Nagelsmann’s time at FC Bayern Munich also came to an end due to disagreements with parts of the team, especially Manuel Neuer and Thomas Müller are said to have viewed him critically. Nagelsmann would meet both of them again in the DFB team. Neuer is still nominal captain and should return soon after his rehab, Müller has been considered a beacon of hope since his gala performance against France at the latest. Should Nagelsmann accept the suicide mission and fail, he would significantly damage his young coaching career.

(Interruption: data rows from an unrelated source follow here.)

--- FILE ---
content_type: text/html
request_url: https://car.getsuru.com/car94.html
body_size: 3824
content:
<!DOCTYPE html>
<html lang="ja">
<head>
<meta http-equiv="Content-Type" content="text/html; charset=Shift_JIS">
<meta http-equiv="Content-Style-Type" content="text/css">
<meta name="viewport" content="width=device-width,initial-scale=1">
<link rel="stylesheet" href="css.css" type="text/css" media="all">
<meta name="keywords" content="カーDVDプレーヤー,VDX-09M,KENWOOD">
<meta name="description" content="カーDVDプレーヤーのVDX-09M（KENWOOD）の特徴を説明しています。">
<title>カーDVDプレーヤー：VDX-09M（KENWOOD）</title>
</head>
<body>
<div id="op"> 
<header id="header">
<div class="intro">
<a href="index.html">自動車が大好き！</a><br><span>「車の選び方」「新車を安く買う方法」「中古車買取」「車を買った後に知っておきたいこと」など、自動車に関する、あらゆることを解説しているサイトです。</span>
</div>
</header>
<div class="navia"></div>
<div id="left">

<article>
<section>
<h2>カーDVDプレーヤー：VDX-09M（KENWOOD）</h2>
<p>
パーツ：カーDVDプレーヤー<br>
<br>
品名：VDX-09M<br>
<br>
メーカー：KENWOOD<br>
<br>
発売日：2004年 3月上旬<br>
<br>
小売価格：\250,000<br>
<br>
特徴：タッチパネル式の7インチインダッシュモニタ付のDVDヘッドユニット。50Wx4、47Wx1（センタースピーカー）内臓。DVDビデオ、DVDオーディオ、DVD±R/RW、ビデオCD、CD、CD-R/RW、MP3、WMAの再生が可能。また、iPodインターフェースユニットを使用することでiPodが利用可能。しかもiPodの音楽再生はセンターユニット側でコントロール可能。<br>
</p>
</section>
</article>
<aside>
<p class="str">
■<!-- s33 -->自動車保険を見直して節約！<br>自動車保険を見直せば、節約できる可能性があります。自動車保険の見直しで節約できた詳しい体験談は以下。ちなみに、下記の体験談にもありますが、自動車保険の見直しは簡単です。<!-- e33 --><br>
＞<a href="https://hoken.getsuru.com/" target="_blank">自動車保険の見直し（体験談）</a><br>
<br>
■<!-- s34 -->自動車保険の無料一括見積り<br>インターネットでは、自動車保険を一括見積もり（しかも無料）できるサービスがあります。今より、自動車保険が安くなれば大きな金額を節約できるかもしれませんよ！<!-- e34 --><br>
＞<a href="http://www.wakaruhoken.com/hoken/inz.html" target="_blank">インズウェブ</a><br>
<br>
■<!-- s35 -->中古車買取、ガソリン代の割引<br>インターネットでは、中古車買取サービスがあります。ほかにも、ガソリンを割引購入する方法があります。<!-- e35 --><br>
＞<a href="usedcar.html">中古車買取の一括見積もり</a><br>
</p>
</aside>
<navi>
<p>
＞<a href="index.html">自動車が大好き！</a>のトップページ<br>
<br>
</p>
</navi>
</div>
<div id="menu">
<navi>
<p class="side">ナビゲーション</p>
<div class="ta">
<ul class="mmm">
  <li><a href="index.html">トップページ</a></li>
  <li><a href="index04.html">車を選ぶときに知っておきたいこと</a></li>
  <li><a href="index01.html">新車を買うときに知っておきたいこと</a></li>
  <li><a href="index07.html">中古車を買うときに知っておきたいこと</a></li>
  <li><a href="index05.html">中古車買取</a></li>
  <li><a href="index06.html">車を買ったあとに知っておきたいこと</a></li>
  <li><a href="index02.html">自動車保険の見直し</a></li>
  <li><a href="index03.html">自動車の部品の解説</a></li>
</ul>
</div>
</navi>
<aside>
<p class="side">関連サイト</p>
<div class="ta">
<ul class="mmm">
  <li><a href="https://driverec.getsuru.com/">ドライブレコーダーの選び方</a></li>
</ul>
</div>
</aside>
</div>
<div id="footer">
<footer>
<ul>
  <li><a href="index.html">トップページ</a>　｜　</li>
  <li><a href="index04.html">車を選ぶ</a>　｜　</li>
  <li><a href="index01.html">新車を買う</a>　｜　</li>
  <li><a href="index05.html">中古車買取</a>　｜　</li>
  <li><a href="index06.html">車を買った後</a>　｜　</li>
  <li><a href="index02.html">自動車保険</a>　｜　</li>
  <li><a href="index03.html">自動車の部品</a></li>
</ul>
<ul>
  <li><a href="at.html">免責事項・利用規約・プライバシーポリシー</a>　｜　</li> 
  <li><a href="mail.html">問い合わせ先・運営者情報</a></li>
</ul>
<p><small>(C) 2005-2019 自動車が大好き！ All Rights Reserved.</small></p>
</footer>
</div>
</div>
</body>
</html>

Völler’s assistant coach from the France game, the impulsive Sandro Wagner and the analytical Hannes Wolf, make a harmonious duo. However, their enthronement as a permanent solution would also be risky due to a lack of experience at the highest coaching level. In a sense, they would also represent the DFB clique that has been in power for years – similar to the former U21 coach Stefan Kuntz, who was also traded. All the Rudi hype from players and fans also revealed the need for an all-encompassing luminary.
During the France game, two world champions from 2014, Philipp Lahm and Bastian Schweinsteiger: Louis van Gaal, promoted this. The 72-year-old Dutchman himself has already signaled a general willingness, Neuendorf explicitly did not want to exclude a foreigner. Van Gaal has already proven that he can build successful teams in a very short time and under difficult conditions. He likes to cause a ruckus with his argumentative nature, but things could go well for nine months – and certainly no one would deal with calls for Völler as quickly as the tulip general.